According to Kurt Kelty, vice chairman of battery, propulsion and sustainability at General Motors (GM), advances in battery innovation are transforming each mobility and energy systems. At the MIT Energy Initiative (MITEI) Fall Colloquium, Kelty examined how GM is taking next-generation battery technologies from the lab to commercialization, advancing American battery innovation. The colloquium is a component of the continued speaker series MITEI Presents: Advancing the Energy Transition.
At GM, Kelty's team is targeted on three things: First, improving affordability to get more electric vehicles (EVs) on the road. “How do you reduce costs?” Kelty asked the audience. “It's the batteries. The batteries make up about 30 percent of the vehicle cost.” Second, his team is committed to improving battery performance, including charging speed and energy density. Third, they’re working on supply chain localization. “We have to strengthen our resilience and independence here in North America, so we don’t depend on materials from China,” Kelty said.
To support their efforts, resources are being put into the virtualization space, significantly reducing the time spent on research and development. Now Kelty's team can do the modeling up front using artificial intelligence, reducing what would have previously taken months to just a few days.
“If you must … change the nickel content even barely, we are able to model in a short time: 'OK, how is that this going to affect the energy density? The safety? How is that this going to affect the charging capability?'” Kelty said. “We can take a look at this on the cell level, then on the package level, after which on the vehicle level.”
Kelty announced that they’ve found an answer that takes affordability, accessibility and commercialization into consideration: lithium-manganese-rich (LMR) batteries. Previously, the industry tried to scale back costs by reducing the cobalt content in batteries by adding larger amounts of nickel. Because of their long range, these high nickel batteries are present in most cars within the United States. However, LMR batteries go one step further by reducing the nickel content and adding more manganese, reducing the fee of the batteries even further while maintaining the identical range.
Lithium iron phosphate (LFP) batteries are the chemistry of selection in China and are known for his or her low price, long life and high safety. LMR batteries are comparable in cost to LFP, with the range more in step with the high nickel content range. “This is really a breakthrough,” Kelty said.

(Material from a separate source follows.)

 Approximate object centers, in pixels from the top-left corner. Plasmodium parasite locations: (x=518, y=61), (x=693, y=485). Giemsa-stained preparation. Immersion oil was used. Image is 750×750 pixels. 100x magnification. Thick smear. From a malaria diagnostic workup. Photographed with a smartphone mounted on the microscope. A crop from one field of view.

Kelty says LMR batteries should not latest, but their introduction has presented challenges. “People knew about it, but they didn't know methods to commercialize it. They didn't know methods to make it work in an electrical vehicle,” he explained. Now that GM has commercialization discovered, they might be the primary to commercialize these batteries of their electric vehicles in 2028.
Kelty also expressed excitement concerning the future use of vehicle-to-grid technologies. With a bi-directional charger with bi-directional energy flow, electric vehicles could charge but in addition send power from their batteries back to the grid. This would allow customers to “charge their vehicles at night when electricity prices are really low and discharge them through the day when electricity prices are really high,” he said.
In addition to being energetic within the transportation sector, GM can also be exploring opportunities to expand its battery expertise into grid-scale energy storage applications. “It's a giant market at once, nevertheless it's growing in a short time due to growth of knowledge centers,” Kelty said.
Looking to the longer term of battery manufacturing and electric vehicles within the United States, Kelty stays optimistic: “We have the technology here to make this occur. We've all the time had the innovation here. Now we're getting increasingly more manufacturing share. We're getting all of it together. We just have tremendous opportunity here that I hope we are able to reap the benefits of and really construct an enormous battery industry here.”
This speaker series features energy experts and leaders who’re on the forefront of the scientific, technological and policy solutions needed to remodel our energy systems. Visit MITEI's events page Further details about this and other events will be found here.